Страх от неожиданности сменился страхом вины. Он резко присел к её «раскиданному» телу, стал щупать пульс, приложил ухо к груди. Он быстро понял, что она жива, дышит, тёплая. Камень свалился с его плеч, он вздохнул. Потом уже спокойно оглядел её с головы до ног. Она произвела на него впечатление… Однако он, опомнившись, хотя и с засевшим в затылке дурным чувством, подхватил её под мышки, и поволок на нары-кровать. Она была без сознания. Сначала положив её плечи и голову, он потом, взяв в кольцо её колени, взвалил на хорошо и мягко выстланное «лежбище» «всё остальное». Она слабо застонала. Он стал трясти её за подбородок. Её зрачки закатились под веки. Ему стало не по себе. Он снова припал ухом к её груди. «Глушители будь здоров», – подумал он про себя, с трудом улавливая дыхание и стук сердца под высокой грудью Лоэн. «Чёрт побери, что же делать?» – размышлял он, поднявшись на ноги и смотря на неё сверху вниз. Он так довольно долго на неё смотрел, и грязные мысли неудержимо лезли ему в голову. Он покраснел, хотя никто не видел его. Потом, зажмурив глаза, потряс головой, резко повернулся и пошёл прочь. «Таким бабам, как эта, – подумал он про Лоэн, – нельзя находиться в беззащитных позах. Не жалость к ним испытываешь, а животное позывы, потом сам себе противен». И – он выполнил свой долг, хотя и с опозданием.


Лоэн оказали медицинскую помощь, и она медленно, с трудом, но пришла в сознание. Она стала видеть, слышать, но была как оглушённая. Впрочем, её скоро оставили одну. В её камере теперь был день – горела лампа, от противного света которой Лоэн бессознательно жмурилась, отворачивалась, но взор её падал на роковую дверь, оконце которой было теперь тёмным, за дверью свет оставался тусклым, матовым. А здесь – ярким из-за белых стен, неживым, давящим…
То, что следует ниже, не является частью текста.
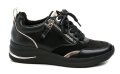 Tamaris Comfort 8-83714-43 černé dámské polobotky na klínku | ARNO.cz - obuv s tradicí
Щёлкнул дверной замок, Лоэн вздрогнула, и, так как дверь некоторое время не впускала того, кто был за нею, Лоэн затряслась мелкой дрожью – от страха. Она страшно боялась этой двери. Словно живое существо, эта дверь подчинялась только самой себе – как собака, она могла наброситься, а могла и оставаться спокойной, недвижной, но – зорко следящей. И она боялась думать дальше в эту сторону, ведь у собаки был свой хозяин – единственный, кому та подчинялась беспрекословно. И, кажется, отношение хозяина к Лоэн передалось этой «собаке». Она чавкала на неё, гремела цепью – а Лоэн была в пределах досягаемости этой цепи, вывешивала язык и часто дышала, кося злым глазом, который не светился, а поглощал, поглощал… Наплывала тошнота, стены переворачивались, подкатывало беспамятство… Потом, когда Лоэн открывала глаза, она видела только миски с пищей на столике, ввинченном в пол и оттого казавшимся холодным, как труп. Ей становилось ужасно, лоб покрывался испариной от одной мысли, что она прикоснётся своей мягкой горячей рукой к трупной поверхности металлического столика, на котором дымилась – с чудовищной неестественностью – тарелка. Потом эти мысли исчезали, и столик становился ближе, роднее. Как будто детский стульчик. У неё был в детстве любимый стульчик, на котором она сидела. Она вспоминала – ощущением, – что сначала, когда она садилась на него, он был холодным, а потом, если она отлучалась на минуту и садилась снова, он был тёплым, «насиженным». И поток тёплых, бессвязных ассоциаций, делавших её маленькой девочкой, уносил её, укачивал.., она глупо улыбалась.